Last Updated on Friday, 2 May 2025, 0:02 by Writer

Incoming president of the Guyana Teachers’ Union (GTU), Coretta McDonald 0n Thursday said when she assumes office, the new union administration would push government to resume the automatic deduction and remittance of membership dues.
At the height of a crippling teachers strike last year, government had ceased the automatic deduction and remittance of membership dues to the GTU, saying it was not obligated to do so.
Set to be elected unopposed at the GTU’s elections, the executive member said a constant stream of financing is important for the union to provide representation and benefits as well as continue to engage international partners for mutual benefit.
Though the GTU had enlisted the service of a money transfer service for teachers to voluntarily pay their dues directly to the union, Ms McDonald said the flow of funds was not what it used to be.
“The GTU has engaged different mediums to ensure that our teachers could continue to remit their dues but it’s not on the large scale that we usually have it when all is being remitted from the agency that employs teachers and so we have now had a drop in the collection of dues but we will work to restore that,” she told Demerara Waves Online News.
General Secretary of the Guyana Trades Union Congress (GTUC), Lincoln Lewis told May Day 2025 meeting after about 100 workers had braved torrential rains and marched through the city of Georgetown that there must be a “restoration of the check-off system for the Guyana Teachers’ Union by this uncaring government.”
“We need to shout and let them hear at State House, those who are dining there,” he said in reference to President Irfaan Ali.
The government maintains that the deduction and remittance of union dues is not mandatory but virtually a favour.
Ms McDonald has been serving as the GTU General Secretary since 2006, but before as Deputy General Secretary and other branch positions.
She also said the union would have to embark on a programme of “restoration, reformation and rebuilding” of the GTU, in the face of threats and victimisation after the 75-day strike.

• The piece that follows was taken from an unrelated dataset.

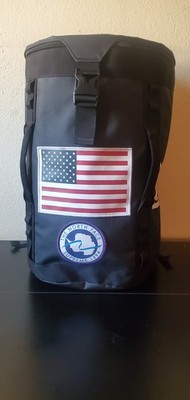 North Face Supreme Backpack - Trans Antarctica Expedition Backpack  - Black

“Our first and foremost action is to rebuild the confidence of our members, revitalise them and let them understand that regardless of what the government plans to do, our commitment to the union is to ensure that by whatever means our deductions are remitted to the union,” Ms McDonald said.
Asked how the GTU intends to forge a better relationship with whichever government that wins Guyana’s general elections later this year, Ms McDonald stressed that her union is “not a political organisation” but one that represents workers to ensure that their welfare is “first and foremost.”
“Whichever government comes into play, our mandate is to engage them to ensure that our members benefit,” she said, even as she recalled that the GTU had taken industrial action when A Partnership for National Unity+Alliance For Change (APNU+AFC) was in office in 2018.
She said the industrial action in 2021 and 2024 against the People’s Progressive Party Civic (PPPC) administration also demonstrates that the union was fighting for its members’ rights.
“It’s not a case of the GTU picking and choosing who they must take industrial action against but, again, we have always extended the olive branch to governments because our mandate is the welfare of our members,” she added.
The PPPC administration had often singled out Ms McDonald, a People’s National Congress Reform (PNCR) member, to claim that the strike for collective bargaining was politically motivated.
On that score, she said the PPPC was engaging in double standards because an executive member of the Guyana Agricultural and General Workers Union (GAWU) has always been a PPPC parliamentarian.
“This is the duplicity of this government,” she said.
On the contrary, she said she was being targeted for standing up for truth, rights, accountability and principles.
In a case brought by incumbent President Dr Mark Lyte, the High Court earlier this year ruled that Ms McDonald could hold elected office in the union although she is a parliamentarian.
PPP General Secretary and 2nd Vice President of Guyana, Bharrat Jagdeo had often said Ms McDonald was holding union office in violation of the GTU’s constitution.